DATA SECTION:
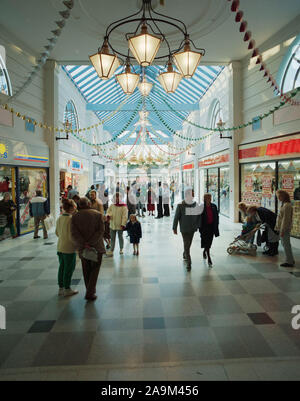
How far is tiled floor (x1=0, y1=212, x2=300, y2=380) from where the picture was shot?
2.72m

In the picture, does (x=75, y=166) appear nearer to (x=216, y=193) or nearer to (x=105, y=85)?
(x=105, y=85)

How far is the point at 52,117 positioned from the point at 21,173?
9.92 ft

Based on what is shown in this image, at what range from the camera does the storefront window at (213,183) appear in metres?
15.1

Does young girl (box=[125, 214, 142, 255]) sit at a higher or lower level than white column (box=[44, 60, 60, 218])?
lower

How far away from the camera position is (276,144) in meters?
9.05

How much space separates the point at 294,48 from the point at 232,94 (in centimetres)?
340

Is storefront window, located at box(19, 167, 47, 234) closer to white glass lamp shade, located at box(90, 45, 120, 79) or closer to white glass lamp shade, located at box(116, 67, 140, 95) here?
white glass lamp shade, located at box(116, 67, 140, 95)

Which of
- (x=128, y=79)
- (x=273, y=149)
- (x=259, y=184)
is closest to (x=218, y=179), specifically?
(x=259, y=184)

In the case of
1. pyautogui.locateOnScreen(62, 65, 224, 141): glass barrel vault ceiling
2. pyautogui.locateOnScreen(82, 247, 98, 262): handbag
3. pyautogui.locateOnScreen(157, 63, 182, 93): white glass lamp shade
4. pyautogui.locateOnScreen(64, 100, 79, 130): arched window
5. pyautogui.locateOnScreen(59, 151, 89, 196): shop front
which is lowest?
pyautogui.locateOnScreen(82, 247, 98, 262): handbag

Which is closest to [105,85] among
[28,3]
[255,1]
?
[28,3]

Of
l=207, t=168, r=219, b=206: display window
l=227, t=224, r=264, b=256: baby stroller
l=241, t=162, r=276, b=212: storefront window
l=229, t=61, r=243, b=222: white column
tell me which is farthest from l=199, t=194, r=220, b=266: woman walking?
l=207, t=168, r=219, b=206: display window

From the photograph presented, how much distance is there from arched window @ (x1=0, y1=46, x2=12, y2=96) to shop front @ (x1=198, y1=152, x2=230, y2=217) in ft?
29.7

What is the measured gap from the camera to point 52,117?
1116 centimetres

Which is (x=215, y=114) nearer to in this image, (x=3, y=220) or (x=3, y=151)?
(x=3, y=151)
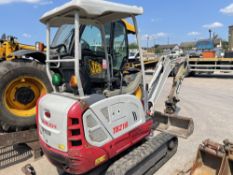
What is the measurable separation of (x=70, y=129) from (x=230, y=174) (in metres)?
2.02

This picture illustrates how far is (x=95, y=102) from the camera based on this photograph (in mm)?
2637

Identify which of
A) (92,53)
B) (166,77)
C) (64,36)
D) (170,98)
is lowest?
(170,98)

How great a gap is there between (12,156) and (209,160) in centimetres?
306

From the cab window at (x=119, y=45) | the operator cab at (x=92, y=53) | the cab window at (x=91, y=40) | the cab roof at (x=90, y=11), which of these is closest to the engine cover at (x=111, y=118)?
the operator cab at (x=92, y=53)

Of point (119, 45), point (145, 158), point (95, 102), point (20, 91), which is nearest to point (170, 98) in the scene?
point (119, 45)

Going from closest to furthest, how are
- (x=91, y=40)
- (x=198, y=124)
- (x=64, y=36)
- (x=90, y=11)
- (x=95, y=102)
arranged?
1. (x=90, y=11)
2. (x=95, y=102)
3. (x=91, y=40)
4. (x=64, y=36)
5. (x=198, y=124)

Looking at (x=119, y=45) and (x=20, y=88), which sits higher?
(x=119, y=45)

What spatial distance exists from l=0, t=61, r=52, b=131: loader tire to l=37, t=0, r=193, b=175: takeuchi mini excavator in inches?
31.2

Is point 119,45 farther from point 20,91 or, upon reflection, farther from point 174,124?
point 174,124

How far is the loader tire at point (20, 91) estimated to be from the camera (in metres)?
3.85

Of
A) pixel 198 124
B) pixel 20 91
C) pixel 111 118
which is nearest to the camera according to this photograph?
pixel 111 118

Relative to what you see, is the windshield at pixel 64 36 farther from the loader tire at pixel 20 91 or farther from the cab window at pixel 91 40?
the loader tire at pixel 20 91

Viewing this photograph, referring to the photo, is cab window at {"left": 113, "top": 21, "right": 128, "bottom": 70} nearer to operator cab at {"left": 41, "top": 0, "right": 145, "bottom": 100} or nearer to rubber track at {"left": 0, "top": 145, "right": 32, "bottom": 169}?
operator cab at {"left": 41, "top": 0, "right": 145, "bottom": 100}

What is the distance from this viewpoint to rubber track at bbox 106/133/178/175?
9.32 ft
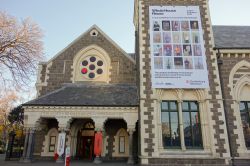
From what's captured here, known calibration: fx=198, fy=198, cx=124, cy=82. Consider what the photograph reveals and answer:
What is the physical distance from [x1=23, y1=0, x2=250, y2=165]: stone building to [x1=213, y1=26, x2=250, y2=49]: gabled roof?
0.07 meters

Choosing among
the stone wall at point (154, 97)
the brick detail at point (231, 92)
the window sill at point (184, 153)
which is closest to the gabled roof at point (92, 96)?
the stone wall at point (154, 97)

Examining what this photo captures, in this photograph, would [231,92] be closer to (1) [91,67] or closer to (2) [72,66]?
(1) [91,67]

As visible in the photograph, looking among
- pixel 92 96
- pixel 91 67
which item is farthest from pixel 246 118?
pixel 91 67

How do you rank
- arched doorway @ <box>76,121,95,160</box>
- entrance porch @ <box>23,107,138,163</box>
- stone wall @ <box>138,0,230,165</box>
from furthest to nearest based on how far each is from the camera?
arched doorway @ <box>76,121,95,160</box>, entrance porch @ <box>23,107,138,163</box>, stone wall @ <box>138,0,230,165</box>

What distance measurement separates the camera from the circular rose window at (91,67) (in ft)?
60.3

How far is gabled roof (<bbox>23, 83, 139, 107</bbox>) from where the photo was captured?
1493 centimetres

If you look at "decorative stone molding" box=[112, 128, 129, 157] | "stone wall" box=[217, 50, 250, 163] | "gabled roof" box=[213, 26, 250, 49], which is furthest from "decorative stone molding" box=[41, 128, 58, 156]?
"gabled roof" box=[213, 26, 250, 49]

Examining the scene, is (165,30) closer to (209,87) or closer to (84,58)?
(209,87)

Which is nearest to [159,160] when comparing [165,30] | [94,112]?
[94,112]

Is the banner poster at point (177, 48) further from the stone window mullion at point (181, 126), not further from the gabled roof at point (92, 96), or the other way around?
the gabled roof at point (92, 96)

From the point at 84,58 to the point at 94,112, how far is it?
6.33m

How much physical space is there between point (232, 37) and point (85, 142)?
15964mm

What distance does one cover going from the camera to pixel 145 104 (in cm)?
1354

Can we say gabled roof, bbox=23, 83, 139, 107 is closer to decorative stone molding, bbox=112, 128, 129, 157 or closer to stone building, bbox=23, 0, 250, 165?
stone building, bbox=23, 0, 250, 165
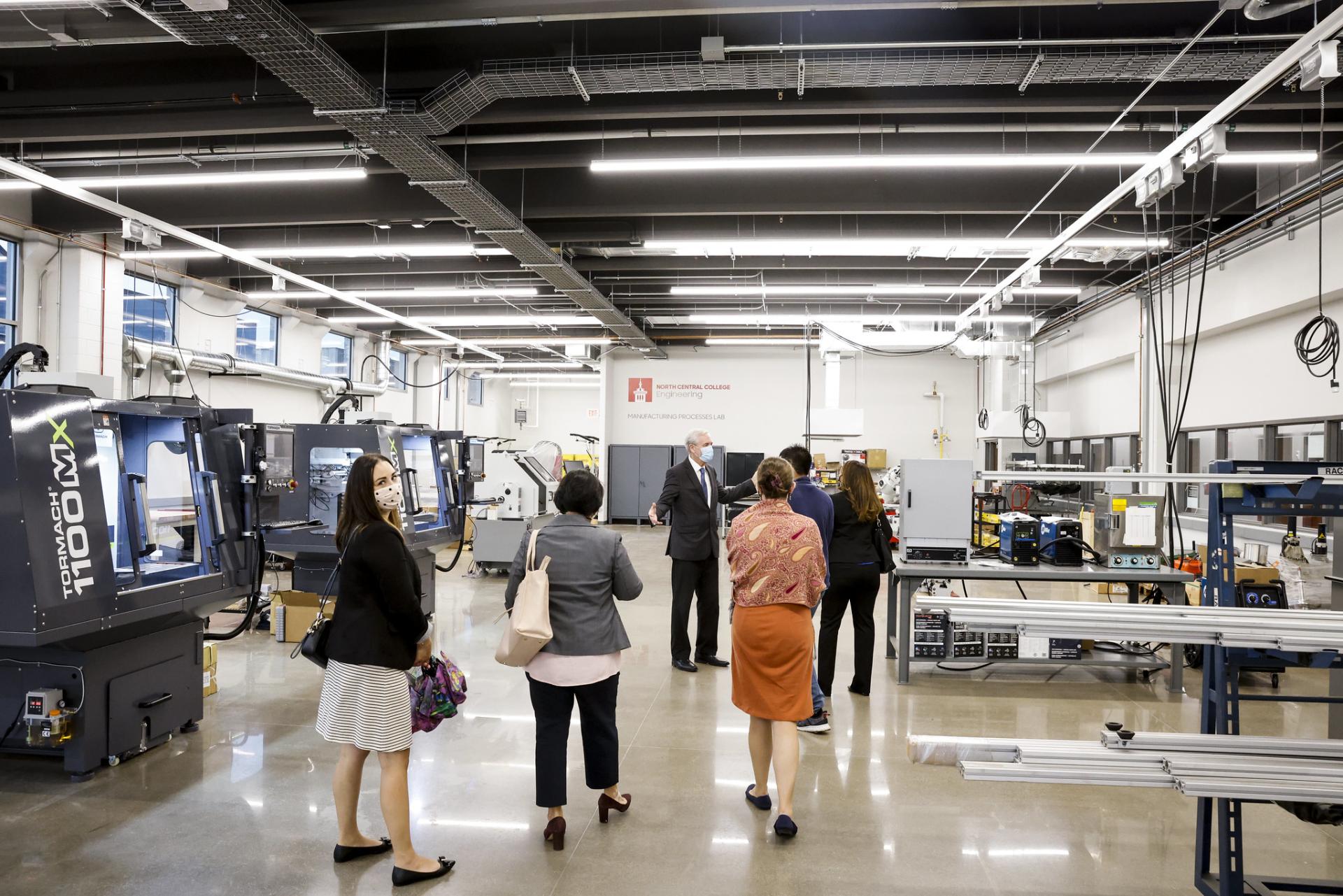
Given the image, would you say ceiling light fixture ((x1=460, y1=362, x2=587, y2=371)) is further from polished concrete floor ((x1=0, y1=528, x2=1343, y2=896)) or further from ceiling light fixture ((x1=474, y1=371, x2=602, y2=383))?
polished concrete floor ((x1=0, y1=528, x2=1343, y2=896))

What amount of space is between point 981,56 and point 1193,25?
1.39 metres

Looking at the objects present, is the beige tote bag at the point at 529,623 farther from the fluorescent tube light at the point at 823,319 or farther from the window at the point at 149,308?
the window at the point at 149,308

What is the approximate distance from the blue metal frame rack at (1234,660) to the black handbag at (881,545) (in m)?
1.81

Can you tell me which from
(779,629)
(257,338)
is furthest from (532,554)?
(257,338)

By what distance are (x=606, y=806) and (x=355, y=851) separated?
904 mm

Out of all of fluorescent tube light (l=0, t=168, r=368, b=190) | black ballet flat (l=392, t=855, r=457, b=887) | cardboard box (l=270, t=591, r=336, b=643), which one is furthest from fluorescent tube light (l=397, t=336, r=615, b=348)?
black ballet flat (l=392, t=855, r=457, b=887)

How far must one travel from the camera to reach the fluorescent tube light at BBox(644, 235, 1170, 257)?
7.61 m

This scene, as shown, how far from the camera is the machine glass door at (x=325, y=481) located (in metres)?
6.22

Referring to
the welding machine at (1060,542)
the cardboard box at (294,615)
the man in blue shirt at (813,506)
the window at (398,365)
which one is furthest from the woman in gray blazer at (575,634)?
the window at (398,365)

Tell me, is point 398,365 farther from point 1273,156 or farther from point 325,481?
point 1273,156

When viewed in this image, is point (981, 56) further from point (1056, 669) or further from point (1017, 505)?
point (1017, 505)

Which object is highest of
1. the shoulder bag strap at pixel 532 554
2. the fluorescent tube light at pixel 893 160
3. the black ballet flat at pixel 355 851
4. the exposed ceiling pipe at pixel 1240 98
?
the fluorescent tube light at pixel 893 160

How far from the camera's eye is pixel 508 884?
8.45 feet

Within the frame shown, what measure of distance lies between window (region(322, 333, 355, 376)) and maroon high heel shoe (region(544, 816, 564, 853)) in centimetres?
1309
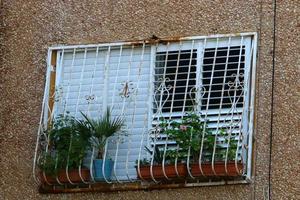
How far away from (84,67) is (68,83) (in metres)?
0.28

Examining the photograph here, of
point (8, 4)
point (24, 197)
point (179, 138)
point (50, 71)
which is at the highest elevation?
point (8, 4)

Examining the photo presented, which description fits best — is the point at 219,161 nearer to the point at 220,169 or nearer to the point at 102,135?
the point at 220,169

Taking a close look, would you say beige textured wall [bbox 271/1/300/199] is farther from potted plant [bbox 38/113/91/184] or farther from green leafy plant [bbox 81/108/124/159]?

TASK OBJECTIVE:
From the line holding "Tell me, is" to the last line of the listing, please output each line exactly as it stands. Pictures stay out of the copy.

OUTPUT:
Tell me, is point 398,365 farther from point 1273,156 or farther from point 325,481?
point 1273,156

When viewed in this image, is point (981, 56) further from point (1056, 669) or further from point (1017, 505)?
point (1017, 505)

Which object is highest of
1. the shoulder bag strap at pixel 532 554
2. the fluorescent tube light at pixel 893 160
3. the black ballet flat at pixel 355 851
4. the exposed ceiling pipe at pixel 1240 98
?
the fluorescent tube light at pixel 893 160

How far from the camera's eye is pixel 508 884?
8.45 feet

Within the frame shown, what measure of distance lies between window (region(322, 333, 355, 376)) and maroon high heel shoe (region(544, 816, 564, 853)) in centimetres?
1309
How far away from (84,67) is (68,83) (in metres)?
0.28

Examining the photograph here, of
point (8, 4)
point (24, 197)
point (179, 138)
point (50, 71)
which is at the highest elevation?
point (8, 4)

Examining the photo presented, which description fits best — is the point at 219,161 nearer to the point at 220,169 or nearer to the point at 102,135?
the point at 220,169

Taking a close look, would you say beige textured wall [bbox 271/1/300/199] is farther from potted plant [bbox 38/113/91/184] or farther from green leafy plant [bbox 81/108/124/159]?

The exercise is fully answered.